[Texte]:
------------

[chapo]Comme je vous disais dans un article précédent « le défi de la transformation digitale », la transformation digitale est bel et bien en marche. Apparu il y a quelques années, le poste de Chief Digital Officer (CDO – Directeur de la stratégie Digitale) est un rôle « indispensable » pour piloter efficacement et rapidement la transformation digitale. Pour preuve, en seulement quelques années, 90% des entreprises du CAC 40 se sont offerts les services d’un CDO : Danone, Pernod Ricard, L’Oréal, AXA, LVMH, Carrefour… Quel est son rôle et ses leviers d’action au sein de l’organisation ? Quel rôle vis-à-vis d’une DSI en complète métamorphose ?[/chapo]
Le Chief Digital Officer, le pilote de ligne de la digitalisation !
La feuille de route d’un CDO est ambitieuse et les moyens associés sont souvent faibles comptes tenus de l’ampleur de la tâche ! Même s’il ne dispose pas de tous les leviers, son rôle d’expert du domaine lui confère une relation particulière avec la Direction de l’entreprise qu’il conseille, accompagne et tente de convaincre. Conscient des enjeux, certains grands comptes (Accor, Airbus, AXA, L’Oréal) ont ainsi décidé de faire siéger le CDO au ComEx lui conférant ainsi des moyens supplémentaires pour mener à bien sa mission. Pourtant les tâches ne se minimisent pas pour autant, un CDO est aux commandes pour :
- Définir la vision et les objectifs stratégiques,
- Evangéliser la culture digitale à l’ensemble des métiers et des collaborateurs,
- Faire évoluer les métiers et l’organisation,
- Piloter la réalisation des chantiers de transformation.
Pourtant, afin d’atteindre ses objectifs, un CDO doit fédérer et obtenir sur le long terme l’implication de l’ensemble des forces en présence (de toutes les directions) : Comité Exécutif, RH, marketing, communication, commercial, DSI… Son champ d’action est large et transverse à toute l’entreprise. Il est en quelque sorte un poste à la croisée des chemins entre l’IT, les Métiers et la Direction de l’entreprise.

------------

[Données fournies]:
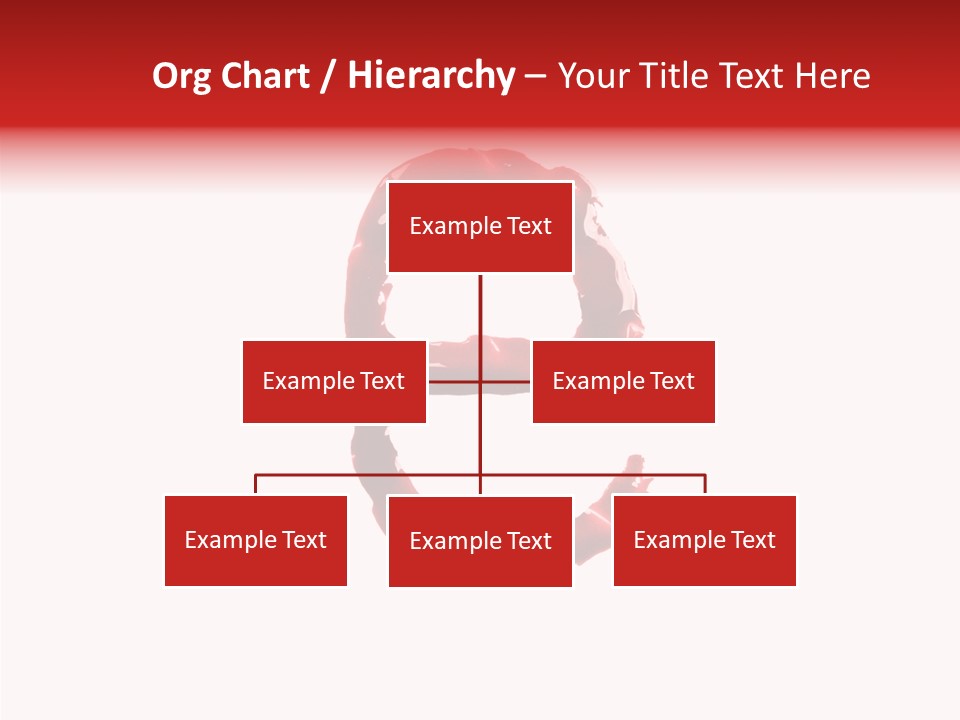 Org Chart / Hierarchy – Your Title Text Here

Example Text

Example Text

Example Text

Example Text

Example Text

Example Text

------------

[Consigne]:
Recopiez mot pour mot le passage de l'article sur le Chief Digital Officer qui va de « La feuille de » jusqu'à « chantiers de transformation. ». Les enregistrements n'ont aucun rapport avec l'article.

[Réponse]:
La feuille de route d’un CDO est ambitieuse et les moyens associés sont souvent faibles comptes tenus de l’ampleur de la tâche ! Même s’il ne dispose pas de tous les leviers, son rôle d’expert du domaine lui confère une relation particulière avec la Direction de l’entreprise qu’il conseille, accompagne et tente de convaincre. Conscient des enjeux, certains grands comptes (Accor, Airbus, AXA, L’Oréal) ont ainsi décidé de faire siéger le CDO au ComEx lui conférant ainsi des moyens supplémentaires pour mener à bien sa mission. Pourtant les tâches ne se minimisent pas pour autant, un CDO est aux commandes pour :
- Définir la vision et les objectifs stratégiques,
- Evangéliser la culture digitale à l’ensemble des métiers et des collaborateurs,
- Faire évoluer les métiers et l’organisation,
- Piloter la réalisation des chantiers de transformation.